Freddie Gibbs sure put that work in. Gradually gaining interest in the rap community with the strong ESGN and his bona fide breakthrough of a collaboration with Madlib, Piñata, it's snuck up on us, but Freddie Gibbs has been on our radars for quite some time. Freddie marks Gibbs’ fifth full length release since establishing his flow, confident and persistent as ever.

Freddie opens with ‘Weight’ where Gibbs is back to discussing his gangster lifestyle, “Strippin' lots a pasta like a mobster, I make truffle that/ Got a quarter milli in my trunk, underneath the duffle that/ Duffle that, where my duffle at?” The instrumental behind Gibbs rhymes serves as a darker, moody trap beat with harsh percussion. Nine out of the ten tracks on Freddie are under three minutes, and with ten tracks the whole affair moves at a quick pace. Considering the spirit of these songs is natural and free, Gibbs’ latest is an honest approach to rap without gimmicks or flashy lyrics.

‘Death Row’ includes Freddie’s first feature from LA based rapper 03 Greedo. Gibbs opens the track with witty lines alluding to his gang lifestyle selling drugs and avoiding interactions with the police, “Smoking with a package then the package get you fucked off/ When they sent the po-po to my door but y'all was ducked off/ Fuckin' up a plate of sushi wontons with the duck sauce.” Later in the song 03 Greedo pays homage to Eazy E with a line that dates back to the classic flow from ‘Boyz-N-Tha-Hood,’ “Cruisin' through the city in my oh-eighteen/ Sendin' the bitches, servin' the fiends/ Ridin' through the street, just caught a lick/ Take that flip and I caught my first brick.” Greedo’s career was seeming to take off up until he was charged with 20 years in prison earlier this year.

Notably sampling the classic Roy Ayers, ‘2 Legit’ stands out as one of the more funk-rooted songs on Freddie. The song moves with a similar flow where Gibbs is doing what he does best; his relaxed tone sets the precedent that Gibbs is more laid back than younger emcees who feel like they still have to prove themselves. ‘FLFM (Interlude)’ feels a little out of place and uncharacteristic of the rest of the trap-heavy album. The r&b style vocals flow over a soft, slow beat which makes the song feel random in comparison to the rest of Freddie.

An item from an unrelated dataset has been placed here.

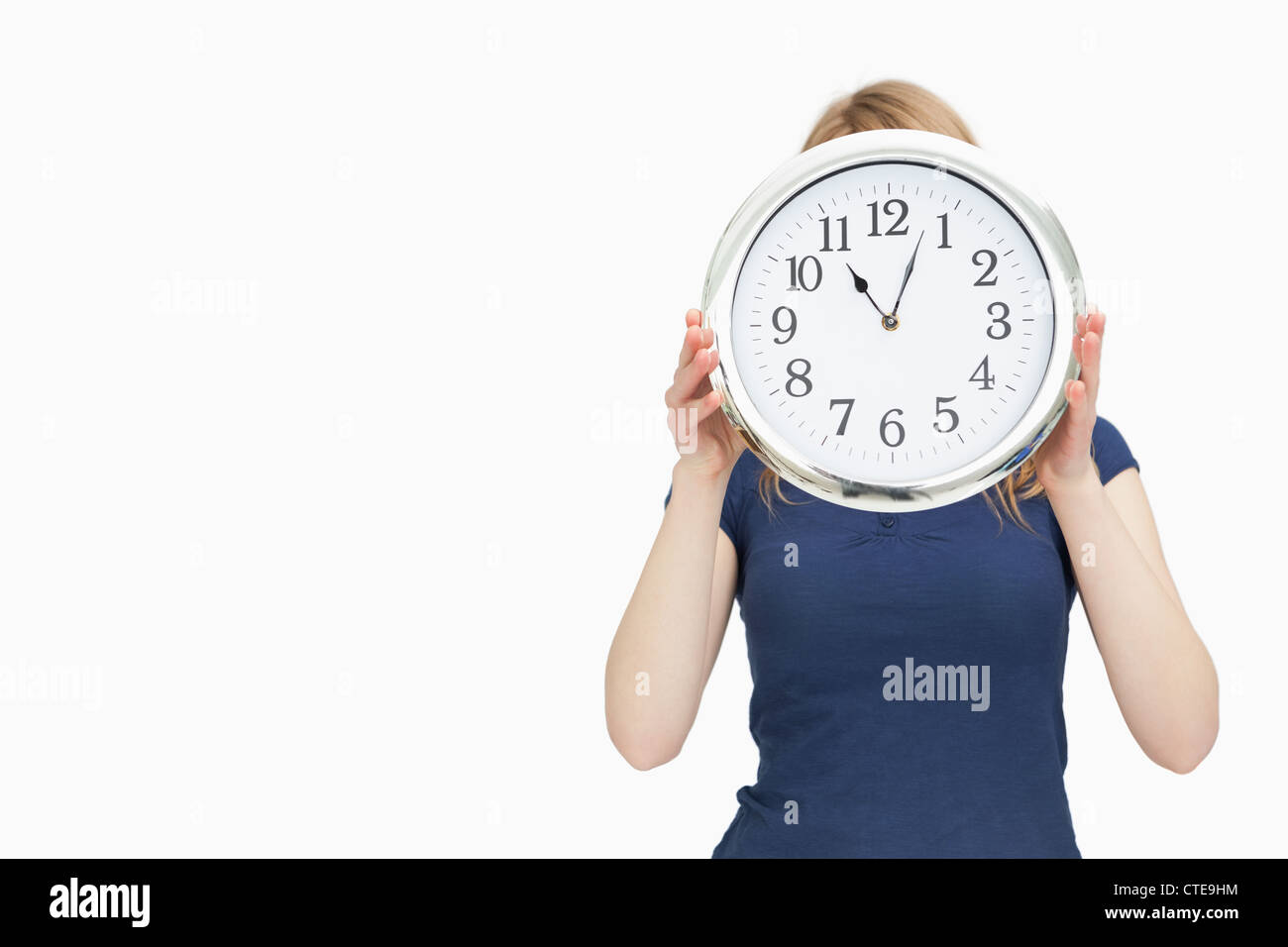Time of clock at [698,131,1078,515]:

‘FBC’ aka Fendi Buckle Coat is another short trap track with Gibbs’ usual gangster rap. The flow in the versus features a pause before the last syllable “Buckingham Palace with the Palace on, I'm high as f*ck/ 15 grams of yayo on the table, bitch come line 'em up/ Brought 2 pounds of killer on my tour bus, but that ain't enough.” Gibbs’ Freddie is an easily digestible trap album, not revolutionary or underwhelming but average considering Gibbs’ catalogue of work. If nothing else, this release has rap fans on their toes for the long-awaited next collaboration between Gibbs and Madlib, Bandana, which has been rumored to be released later this year.